Proof. sketch [22015A]

Fix $\overline{F} = \overline{K}$. Then $F \subseteq K \subseteq \overline{F}$.

$\implies$: Let $A = \{ m_{\alpha, F}(x) \in F[x] \mid \alpha \in K \}$. First, we show that $K$ is the splitting field of $A \subseteq F[x]$. Let $S = \{ \text{roots of } \overline{F} \text{ of polynomials in } A \}$. Then $F(S)$ is the splitting field for $A$. We need to show $K = F(S)$. Given $\alpha \in K$, by the definition of $A$, $m_{\alpha, F}(x) \in A$ and by the definition of $S$, $\alpha$ is a root of $m_{\alpha, F}(x) \in A$, so $\alpha \in S$. Thus, $K \subseteq S \subseteq F(S)$. Conversely, if $\beta \in S$, then $\beta$ is a root of $m_{\alpha, F}(x)$ for some $\alpha \in K$. Since $K / F$ is normal, $K$ contains all the roots of $m_{\alpha, F}(x)$ in $\overline{F}$, so $K$ contains $\beta$. This shows that $S \subseteq K$, so $F(S) \subseteq K$. We have proved $K = F(S)$, the splitting field for $A \subseteq F[x]$.

Also, because $K / F$ is separable, we know that every $\alpha \in K$ is separable over $F$ and $m_{\alpha, F}(x)$ is separable. Hence $A$ is a subset of separable polynomials in $F[x]$.

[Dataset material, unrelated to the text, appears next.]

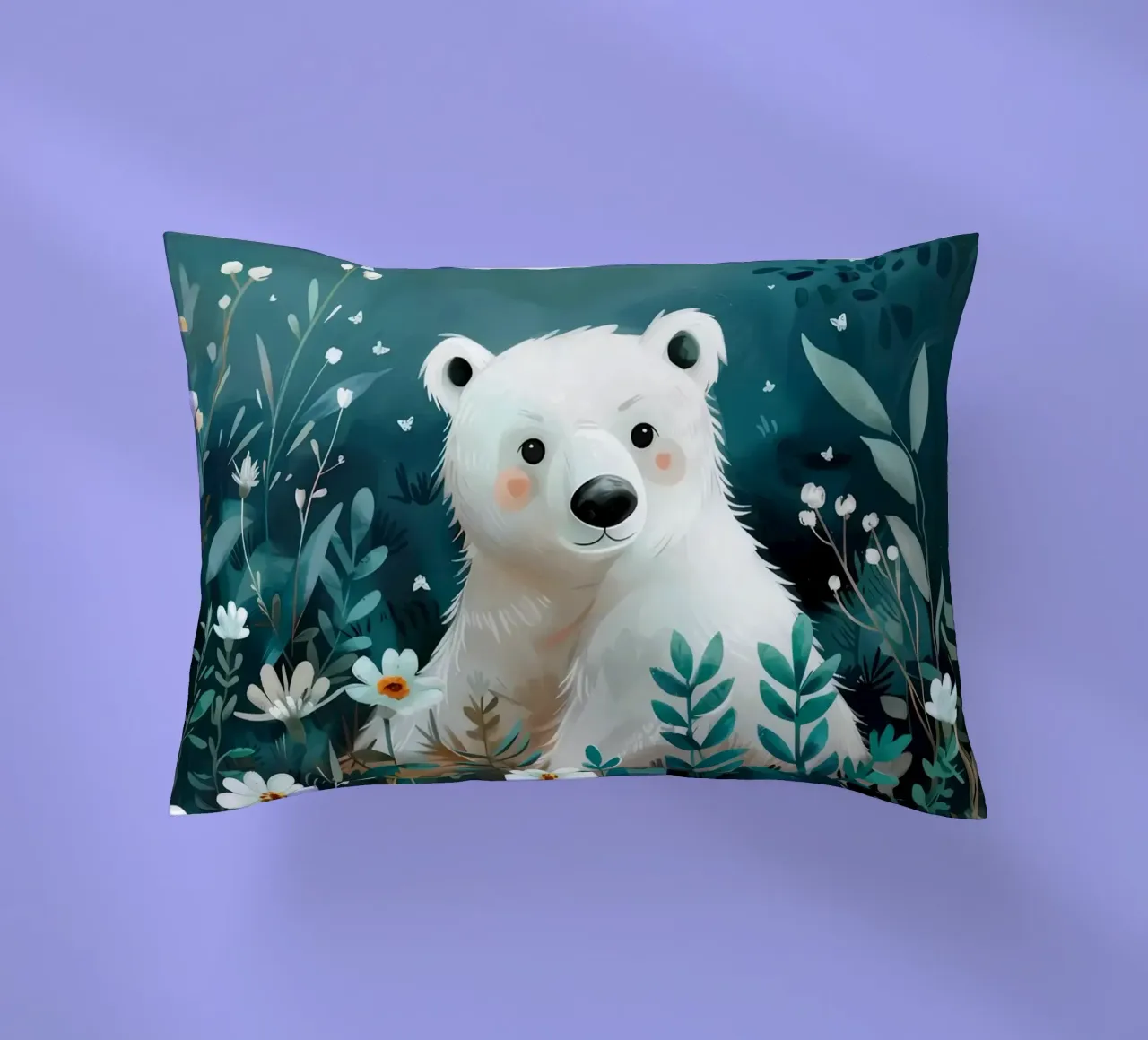 Orso polare in fiori cuscino da Damion Francis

$\impliedby$: Suppose $A$ is the subset of separable polynomials in $F[x]$ and $K$ is the splitting field for $A \subseteq F[x]$. We show that $K / F$ is both normal and separable. Proposition 2205 $\implies$ $K / F$ is normal. By the proof of Proposition 2204, $K \cong F(S)$ where $S \subseteq \overline{F}$ is the set of roots of polynomials in $A$. The polynomials in $A$ are separable $\implies$ every element in $S$ is separable over $F$. Then Proposition 17012 $\implies$ $K = F(S)$ is a separable extension of $F$.